[DOCUMENTO]
● ● ● ● ● ● ●
Fa più scena, è ovvio. Sono solito, però, ripetermi un piccolo mantra interiore ogni qualvolta che lo scrittore viene tirato in ballo: non basta un tentacolo a fare Lovecraft, e Call of the Sea sembra averlo capito bene ponendosi come un prodotto completamente differente da tutto quello che ci si potrebbe immaginare da un titolo di questo tipo, provando ad esplorare un tipo di immaginario “diverso” e meno comune pur rimanendo comunque ben radicato all’interno della ben più classica mitologia “cthuliana”.
Giocare un piccolo gioiellino come questo mi ha riportato alla memoria tutto quel tempo adolescenziale speso nello studio, scolastico e non, di Lovecraft e del suo particolare mondo: ne ero affascinato dapprima per tutta quella serie di classici motivi per cui si rimane folgorati dalla sua letteratura e in un secondo momento, con il passare degli anni, da tutto ciò che ruota attorno alle sue opere e un po’ tutto quello che si può imparare “inabissandosi” fra le sue parole.
Mi sono imbattuto, non troppi anni fa, ne L’età adulta è l’inferno, una raccolta di diciannove lettere di Lovecraft curata da Marco Peano in cui viene esplorato probabilmente un Lovecraft completamente nuovo per i più, quello innamorato che vive tutti gli alti e i bassi della sua storia con Sonia H. Greene, la donna con la quale lo scrittore statunitense intraprese una relaziona conclusasi con un divorzio. Di questa storia, purtroppo, non esistono testimonianze scritte dirette poiché la diretta interessata distrusse tutte le lettere inviategli da Lovecraft stesso, ma ne abbiamo testimonianze in lettere terzi.
Proprio queste sono state incluse in questa peculiare raccolta che ci racconta l’amore dal punto di vista di uno degli scrittori più controversi ed interessanti del ‘900. “L’amore reciproco tra uomo e donna è un’esperienza dell’immaginazione che consiste nel sostenere, da parte dell’oggetto, una speciale relazione con la vita estetico-emozionale del soggetto, e che dipende dall’esaudire, da parte dell’oggetto, certe condizioni estetiche” recita in una di queste lettere con una frase che difficilmente riusciremo ad attribuire ad occhi chiusi proprio a Lovecraft, non è vero?
Interessante il suo approccio quasi freddo e razionale all’amore, lo stesso che possiamo trovare in alcuni personaggi di contorno di Call of the Sea, contrapposto a quell’amore più puro e sofferto che muove Norah Everhart, la protagonista di questa singolare avventura, che si contrappone, a sua volta, ad una delle possibili scelte sul finale che torna a scaraventare il giocatore verso l’aspetto più scientifico e, possiamo dirlo, lovecraftiano del sentimento.
Ma interessantissima non è semplicemente la visione dell’amore che gli sviluppatori mettono in scena nella loro personalissima “Chiamata di Cthulu” quanto anche la visione di quella follia lovecratiana tanto cara al mondo pop generale che tende a mettere in primo piano all’interno di qualsivoglia opera liberamente ispirata dalla letteratura di H. P. Lovecraft.
● ● ● ● ● ● ●
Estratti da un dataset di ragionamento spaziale
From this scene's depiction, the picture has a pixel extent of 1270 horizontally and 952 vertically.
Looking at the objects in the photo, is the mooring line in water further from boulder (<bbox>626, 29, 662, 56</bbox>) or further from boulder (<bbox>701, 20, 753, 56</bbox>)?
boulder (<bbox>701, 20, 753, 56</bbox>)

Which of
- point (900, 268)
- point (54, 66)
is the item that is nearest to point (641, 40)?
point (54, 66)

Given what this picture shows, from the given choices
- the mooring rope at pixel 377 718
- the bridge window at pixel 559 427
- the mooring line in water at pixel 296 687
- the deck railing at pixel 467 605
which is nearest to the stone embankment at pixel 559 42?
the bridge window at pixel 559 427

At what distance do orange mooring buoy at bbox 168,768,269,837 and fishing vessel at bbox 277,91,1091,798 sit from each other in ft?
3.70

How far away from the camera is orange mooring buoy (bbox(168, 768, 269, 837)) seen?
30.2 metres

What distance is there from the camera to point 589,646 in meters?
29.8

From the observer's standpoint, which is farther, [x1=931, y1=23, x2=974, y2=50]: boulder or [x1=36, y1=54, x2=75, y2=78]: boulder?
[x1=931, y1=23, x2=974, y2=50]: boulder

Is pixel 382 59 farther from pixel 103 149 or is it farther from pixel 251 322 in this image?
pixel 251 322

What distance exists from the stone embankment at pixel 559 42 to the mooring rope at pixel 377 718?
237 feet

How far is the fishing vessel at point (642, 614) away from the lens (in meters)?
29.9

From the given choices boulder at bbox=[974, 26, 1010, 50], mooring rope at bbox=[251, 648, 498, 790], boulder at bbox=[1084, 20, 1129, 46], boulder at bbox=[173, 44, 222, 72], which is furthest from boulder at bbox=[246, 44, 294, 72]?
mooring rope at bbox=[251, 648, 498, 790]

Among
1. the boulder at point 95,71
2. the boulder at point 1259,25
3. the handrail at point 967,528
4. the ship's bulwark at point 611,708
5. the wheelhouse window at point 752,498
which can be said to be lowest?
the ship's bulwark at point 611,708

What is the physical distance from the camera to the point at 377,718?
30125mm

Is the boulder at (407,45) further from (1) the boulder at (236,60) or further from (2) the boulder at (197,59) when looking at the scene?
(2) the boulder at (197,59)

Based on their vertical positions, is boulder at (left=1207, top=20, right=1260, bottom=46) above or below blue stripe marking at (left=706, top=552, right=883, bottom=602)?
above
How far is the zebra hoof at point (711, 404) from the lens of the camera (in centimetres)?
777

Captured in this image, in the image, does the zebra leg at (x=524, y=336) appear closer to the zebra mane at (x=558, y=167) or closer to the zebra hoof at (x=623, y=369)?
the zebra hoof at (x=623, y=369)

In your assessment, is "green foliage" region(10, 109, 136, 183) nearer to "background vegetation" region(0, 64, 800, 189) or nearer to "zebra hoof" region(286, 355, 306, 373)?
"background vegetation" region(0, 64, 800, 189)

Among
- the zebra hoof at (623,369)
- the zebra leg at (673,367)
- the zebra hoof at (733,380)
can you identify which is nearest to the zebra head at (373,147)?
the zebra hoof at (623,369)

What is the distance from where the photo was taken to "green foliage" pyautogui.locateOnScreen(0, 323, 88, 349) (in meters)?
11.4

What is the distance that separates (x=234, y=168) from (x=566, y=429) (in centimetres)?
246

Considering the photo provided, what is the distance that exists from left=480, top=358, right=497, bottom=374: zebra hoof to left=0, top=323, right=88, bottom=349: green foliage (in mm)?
● ● ● ● ● ● ●
[CONSEGNA]
Ricopi fedelmente il passo del testo su Call of the Sea e Lovecraft da "Proprio queste sono" a "non è vero?".

[SVOLGIMENTO]
Proprio queste sono state incluse in questa peculiare raccolta che ci racconta l’amore dal punto di vista di uno degli scrittori più controversi ed interessanti del ‘900. “L’amore reciproco tra uomo e donna è un’esperienza dell’immaginazione che consiste nel sostenere, da parte dell’oggetto, una speciale relazione con la vita estetico-emozionale del soggetto, e che dipende dall’esaudire, da parte dell’oggetto, certe condizioni estetiche” recita in una di queste lettere con una frase che difficilmente riusciremo ad attribuire ad occhi chiusi proprio a Lovecraft, non è vero?